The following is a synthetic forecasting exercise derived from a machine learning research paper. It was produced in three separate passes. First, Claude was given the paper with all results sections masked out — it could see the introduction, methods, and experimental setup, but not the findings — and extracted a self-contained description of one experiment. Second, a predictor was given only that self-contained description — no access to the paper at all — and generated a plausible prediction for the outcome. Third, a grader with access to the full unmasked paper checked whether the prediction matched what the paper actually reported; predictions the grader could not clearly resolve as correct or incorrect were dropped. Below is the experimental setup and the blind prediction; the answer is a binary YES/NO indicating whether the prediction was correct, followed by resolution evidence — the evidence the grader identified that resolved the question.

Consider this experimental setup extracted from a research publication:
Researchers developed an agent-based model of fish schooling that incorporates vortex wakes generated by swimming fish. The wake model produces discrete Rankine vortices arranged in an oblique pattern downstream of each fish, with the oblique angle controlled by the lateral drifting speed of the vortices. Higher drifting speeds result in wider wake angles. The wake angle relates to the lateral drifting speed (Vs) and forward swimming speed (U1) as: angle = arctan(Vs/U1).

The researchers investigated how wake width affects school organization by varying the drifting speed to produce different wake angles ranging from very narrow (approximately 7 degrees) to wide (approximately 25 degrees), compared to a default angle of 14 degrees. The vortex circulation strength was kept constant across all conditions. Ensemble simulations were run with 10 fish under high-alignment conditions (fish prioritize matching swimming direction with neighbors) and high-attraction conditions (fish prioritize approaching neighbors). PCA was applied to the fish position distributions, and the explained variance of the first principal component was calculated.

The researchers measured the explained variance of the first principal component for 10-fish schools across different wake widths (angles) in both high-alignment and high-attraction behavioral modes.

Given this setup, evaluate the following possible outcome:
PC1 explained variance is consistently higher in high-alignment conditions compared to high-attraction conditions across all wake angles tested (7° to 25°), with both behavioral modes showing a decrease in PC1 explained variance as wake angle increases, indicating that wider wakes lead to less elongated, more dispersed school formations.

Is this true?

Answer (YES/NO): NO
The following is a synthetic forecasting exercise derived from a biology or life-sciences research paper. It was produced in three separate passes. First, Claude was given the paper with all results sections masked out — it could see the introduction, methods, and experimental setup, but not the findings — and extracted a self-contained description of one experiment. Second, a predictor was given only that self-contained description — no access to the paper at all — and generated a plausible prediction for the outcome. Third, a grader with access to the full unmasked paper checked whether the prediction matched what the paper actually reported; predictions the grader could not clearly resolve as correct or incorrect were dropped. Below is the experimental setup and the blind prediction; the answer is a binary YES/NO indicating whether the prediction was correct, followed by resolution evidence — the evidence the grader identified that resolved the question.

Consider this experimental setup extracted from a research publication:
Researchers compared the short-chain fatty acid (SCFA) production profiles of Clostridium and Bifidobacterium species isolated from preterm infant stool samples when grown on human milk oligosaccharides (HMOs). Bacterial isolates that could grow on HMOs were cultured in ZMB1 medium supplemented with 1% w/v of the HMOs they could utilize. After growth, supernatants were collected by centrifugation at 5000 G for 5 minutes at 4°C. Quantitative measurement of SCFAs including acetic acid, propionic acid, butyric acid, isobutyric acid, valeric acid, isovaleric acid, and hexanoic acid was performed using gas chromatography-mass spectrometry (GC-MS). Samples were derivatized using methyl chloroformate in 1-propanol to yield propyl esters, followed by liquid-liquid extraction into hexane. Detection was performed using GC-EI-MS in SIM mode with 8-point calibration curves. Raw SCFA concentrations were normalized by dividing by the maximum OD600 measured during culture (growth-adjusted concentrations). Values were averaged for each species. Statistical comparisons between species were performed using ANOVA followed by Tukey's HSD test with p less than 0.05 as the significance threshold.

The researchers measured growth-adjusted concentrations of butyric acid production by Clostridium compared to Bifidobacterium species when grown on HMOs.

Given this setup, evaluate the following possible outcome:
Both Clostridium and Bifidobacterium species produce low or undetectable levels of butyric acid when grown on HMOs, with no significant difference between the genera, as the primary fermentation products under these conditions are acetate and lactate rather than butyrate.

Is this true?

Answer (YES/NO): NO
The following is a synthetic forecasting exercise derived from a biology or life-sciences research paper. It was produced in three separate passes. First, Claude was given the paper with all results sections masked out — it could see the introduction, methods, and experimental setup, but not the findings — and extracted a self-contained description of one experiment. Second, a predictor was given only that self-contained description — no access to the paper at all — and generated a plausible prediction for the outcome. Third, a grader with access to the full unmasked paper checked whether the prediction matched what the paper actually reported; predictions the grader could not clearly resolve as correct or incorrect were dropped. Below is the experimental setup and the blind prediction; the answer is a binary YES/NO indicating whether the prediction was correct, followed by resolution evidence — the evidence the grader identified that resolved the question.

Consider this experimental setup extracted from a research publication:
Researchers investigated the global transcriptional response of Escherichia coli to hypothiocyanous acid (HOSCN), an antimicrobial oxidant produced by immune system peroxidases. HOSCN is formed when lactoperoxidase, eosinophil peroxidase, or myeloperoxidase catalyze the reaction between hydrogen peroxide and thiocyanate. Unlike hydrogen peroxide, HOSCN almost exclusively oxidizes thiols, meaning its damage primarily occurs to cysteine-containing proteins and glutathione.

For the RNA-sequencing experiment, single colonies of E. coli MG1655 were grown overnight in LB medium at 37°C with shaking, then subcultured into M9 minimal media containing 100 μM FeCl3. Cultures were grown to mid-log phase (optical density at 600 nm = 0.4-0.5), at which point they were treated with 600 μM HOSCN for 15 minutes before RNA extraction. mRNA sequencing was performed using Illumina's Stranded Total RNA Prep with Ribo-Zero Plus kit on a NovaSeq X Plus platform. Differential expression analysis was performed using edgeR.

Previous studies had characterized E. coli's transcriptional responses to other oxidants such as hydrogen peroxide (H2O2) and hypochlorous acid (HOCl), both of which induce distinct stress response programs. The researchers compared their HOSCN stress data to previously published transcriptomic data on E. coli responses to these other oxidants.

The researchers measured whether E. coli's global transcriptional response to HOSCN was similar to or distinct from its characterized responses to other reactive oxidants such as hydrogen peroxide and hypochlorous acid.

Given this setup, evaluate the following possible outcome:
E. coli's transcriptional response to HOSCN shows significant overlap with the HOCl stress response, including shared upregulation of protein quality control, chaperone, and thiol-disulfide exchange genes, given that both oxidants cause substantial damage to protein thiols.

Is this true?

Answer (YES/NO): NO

[DIRECTIONS] All the data above should be set down a second time, exactly.

[OUTPUT]
The following is a synthetic forecasting exercise derived from a machine learning research paper. It was produced in three separate passes. First, Claude was given the paper with all results sections masked out — it could see the introduction, methods, and experimental setup, but not the findings — and extracted a self-contained description of one experiment. Second, a predictor was given only that self-contained description — no access to the paper at all — and generated a plausible prediction for the outcome. Third, a grader with access to the full unmasked paper checked whether the prediction matched what the paper actually reported; predictions the grader could not clearly resolve as correct or incorrect were dropped. Below is the experimental setup and the blind prediction; the answer is a binary YES/NO indicating whether the prediction was correct, followed by resolution evidence — the evidence the grader identified that resolved the question.

Consider this experimental setup extracted from a research publication:
Researchers developed an agent-based model of fish schooling that incorporates vortex wakes generated by swimming fish. The wake model produces discrete Rankine vortices arranged in an oblique pattern downstream of each fish, with the oblique angle controlled by the lateral drifting speed of the vortices. Higher drifting speeds result in wider wake angles. The wake angle relates to the lateral drifting speed (Vs) and forward swimming speed (U1) as: angle = arctan(Vs/U1).

The researchers investigated how wake width affects school organization by varying the drifting speed to produce different wake angles ranging from very narrow (approximately 7 degrees) to wide (approximately 25 degrees), compared to a default angle of 14 degrees. The vortex circulation strength was kept constant across all conditions. Ensemble simulations were run with 10 fish under high-alignment conditions (fish prioritize matching swimming direction with neighbors) and high-attraction conditions (fish prioritize approaching neighbors). PCA was applied to the fish position distributions, and the explained variance of the first principal component was calculated.

The researchers measured the explained variance of the first principal component for 10-fish schools across different wake widths (angles) in both high-alignment and high-attraction behavioral modes.

Given this setup, evaluate the following possible outcome:
PC1 explained variance is consistently higher in high-alignment conditions compared to high-attraction conditions across all wake angles tested (7° to 25°), with both behavioral modes showing a decrease in PC1 explained variance as wake angle increases, indicating that wider wakes lead to less elongated, more dispersed school formations.

Is this true?

Answer (YES/NO): NO
The following is a synthetic forecasting exercise derived from a biology or life-sciences research paper. It was produced in three separate passes. First, Claude was given the paper with all results sections masked out — it could see the introduction, methods, and experimental setup, but not the findings — and extracted a self-contained description of one experiment. Second, a predictor was given only that self-contained description — no access to the paper at all — and generated a plausible prediction for the outcome. Third, a grader with access to the full unmasked paper checked whether the prediction matched what the paper actually reported; predictions the grader could not clearly resolve as correct or incorrect were dropped. Below is the experimental setup and the blind prediction; the answer is a binary YES/NO indicating whether the prediction was correct, followed by resolution evidence — the evidence the grader identified that resolved the question.

Consider this experimental setup extracted from a research publication:
Researchers compared the short-chain fatty acid (SCFA) production profiles of Clostridium and Bifidobacterium species isolated from preterm infant stool samples when grown on human milk oligosaccharides (HMOs). Bacterial isolates that could grow on HMOs were cultured in ZMB1 medium supplemented with 1% w/v of the HMOs they could utilize. After growth, supernatants were collected by centrifugation at 5000 G for 5 minutes at 4°C. Quantitative measurement of SCFAs including acetic acid, propionic acid, butyric acid, isobutyric acid, valeric acid, isovaleric acid, and hexanoic acid was performed using gas chromatography-mass spectrometry (GC-MS). Samples were derivatized using methyl chloroformate in 1-propanol to yield propyl esters, followed by liquid-liquid extraction into hexane. Detection was performed using GC-EI-MS in SIM mode with 8-point calibration curves. Raw SCFA concentrations were normalized by dividing by the maximum OD600 measured during culture (growth-adjusted concentrations). Values were averaged for each species. Statistical comparisons between species were performed using ANOVA followed by Tukey's HSD test with p less than 0.05 as the significance threshold.

The researchers measured growth-adjusted concentrations of butyric acid production by Clostridium compared to Bifidobacterium species when grown on HMOs.

Given this setup, evaluate the following possible outcome:
Both Clostridium and Bifidobacterium species produce low or undetectable levels of butyric acid when grown on HMOs, with no significant difference between the genera, as the primary fermentation products under these conditions are acetate and lactate rather than butyrate.

Is this true?

Answer (YES/NO): NO
The following is a synthetic forecasting exercise derived from a biology or life-sciences research paper. It was produced in three separate passes. First, Claude was given the paper with all results sections masked out — it could see the introduction, methods, and experimental setup, but not the findings — and extracted a self-contained description of one experiment. Second, a predictor was given only that self-contained description — no access to the paper at all — and generated a plausible prediction for the outcome. Third, a grader with access to the full unmasked paper checked whether the prediction matched what the paper actually reported; predictions the grader could not clearly resolve as correct or incorrect were dropped. Below is the experimental setup and the blind prediction; the answer is a binary YES/NO indicating whether the prediction was correct, followed by resolution evidence — the evidence the grader identified that resolved the question.

Consider this experimental setup extracted from a research publication:
Researchers investigated the global transcriptional response of Escherichia coli to hypothiocyanous acid (HOSCN), an antimicrobial oxidant produced by immune system peroxidases. HOSCN is formed when lactoperoxidase, eosinophil peroxidase, or myeloperoxidase catalyze the reaction between hydrogen peroxide and thiocyanate. Unlike hydrogen peroxide, HOSCN almost exclusively oxidizes thiols, meaning its damage primarily occurs to cysteine-containing proteins and glutathione.

For the RNA-sequencing experiment, single colonies of E. coli MG1655 were grown overnight in LB medium at 37°C with shaking, then subcultured into M9 minimal media containing 100 μM FeCl3. Cultures were grown to mid-log phase (optical density at 600 nm = 0.4-0.5), at which point they were treated with 600 μM HOSCN for 15 minutes before RNA extraction. mRNA sequencing was performed using Illumina's Stranded Total RNA Prep with Ribo-Zero Plus kit on a NovaSeq X Plus platform. Differential expression analysis was performed using edgeR.

Previous studies had characterized E. coli's transcriptional responses to other oxidants such as hydrogen peroxide (H2O2) and hypochlorous acid (HOCl), both of which induce distinct stress response programs. The researchers compared their HOSCN stress data to previously published transcriptomic data on E. coli responses to these other oxidants.

The researchers measured whether E. coli's global transcriptional response to HOSCN was similar to or distinct from its characterized responses to other reactive oxidants such as hydrogen peroxide and hypochlorous acid.

Given this setup, evaluate the following possible outcome:
E. coli's transcriptional response to HOSCN shows significant overlap with the HOCl stress response, including shared upregulation of protein quality control, chaperone, and thiol-disulfide exchange genes, given that both oxidants cause substantial damage to protein thiols.

Is this true?

Answer (YES/NO): NO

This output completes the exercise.